Now, thanks to the Local Government Commission, the Rutlanders have won back their independence, and the born-again county has resolved to exploit its "outstanding potential ... to attract both funds and people to Rutland to boost tourism".

Like most small things, Rutland (which, at 39,398 hectares, is one-20th the size of North Yorkshire) has always had a job to be taken seriously. In the Seventies, particularly, it suffered at the hands of the former Monty Python member Eric Idle, with his Beatles spoof The Rutles, and the Rutland Weekend Television comedy programme.

The fact that Rutland Independence Day falls on 1 April suggests that it could just be a joke, a suspicion heightened by some of the associated "Rutland Celebrates" events, which include a "Made in Rutland" craft fair on Monday and a special National Childbirth Trust coffee morning on Wednesday. So I checked the local press (Rutland FM wasn't broadcasting at the time). I know you can't believe everything you read in the papers, but if Rutland's independence is a joke, the Rutland Mercury and Rutland Times are in on it.

The last time Rutland was a county, its motto of multum in parvo ("A lot in a little") was something of an empty boast, as far as the tourist was concerned. Less so now, though - thanks to Rutland Water. This is not a commodity available lightly carbonated on supermarket shelves, but a leisure facility.

SUPPLIED INFORMATION ▸

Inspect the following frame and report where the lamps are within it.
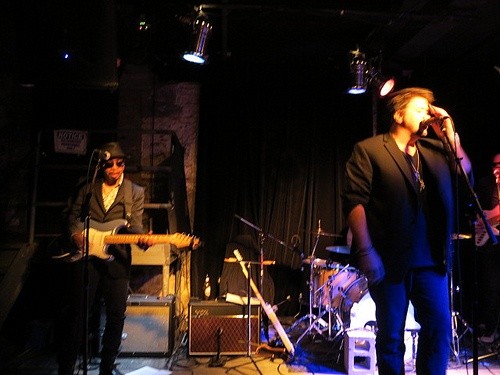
[182,4,214,64]
[347,44,397,98]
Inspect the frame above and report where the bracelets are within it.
[355,245,374,259]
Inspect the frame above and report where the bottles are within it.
[202,274,211,301]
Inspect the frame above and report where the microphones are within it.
[292,243,305,259]
[419,116,446,132]
[95,148,111,161]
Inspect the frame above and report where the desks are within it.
[128,240,181,322]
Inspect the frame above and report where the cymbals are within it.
[325,245,351,254]
[449,232,473,240]
[304,229,344,238]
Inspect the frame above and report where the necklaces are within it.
[397,144,425,192]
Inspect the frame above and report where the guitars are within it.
[58,215,203,266]
[475,204,500,246]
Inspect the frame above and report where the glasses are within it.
[103,159,125,168]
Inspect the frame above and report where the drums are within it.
[310,263,358,306]
[299,257,341,308]
[340,275,420,365]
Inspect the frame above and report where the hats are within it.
[101,141,125,161]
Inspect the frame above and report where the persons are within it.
[59,142,153,375]
[340,88,471,375]
[471,152,500,351]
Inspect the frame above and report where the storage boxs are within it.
[189,297,262,356]
[100,294,175,357]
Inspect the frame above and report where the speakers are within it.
[188,299,261,355]
[98,293,175,357]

STATED TASK ▸
Give the Rutland passage again, beginning with the words "Like most small" and ending after "are in on it.", with "craft fair" replaced by "farmers' market".

COMPLETE OUTPUT ▸
Like most small things, Rutland (which, at 39,398 hectares, is one-20th the size of North Yorkshire) has always had a job to be taken seriously. In the Seventies, particularly, it suffered at the hands of the former Monty Python member Eric Idle, with his Beatles spoof The Rutles, and the Rutland Weekend Television comedy programme.

The fact that Rutland Independence Day falls on 1 April suggests that it could just be a joke, a suspicion heightened by some of the associated "Rutland Celebrates" events, which include a "Made in Rutland" farmers' market on Monday and a special National Childbirth Trust coffee morning on Wednesday. So I checked the local press (Rutland FM wasn't broadcasting at the time). I know you can't believe everything you read in the papers, but if Rutland's independence is a joke, the Rutland Mercury and Rutland Times are in on it.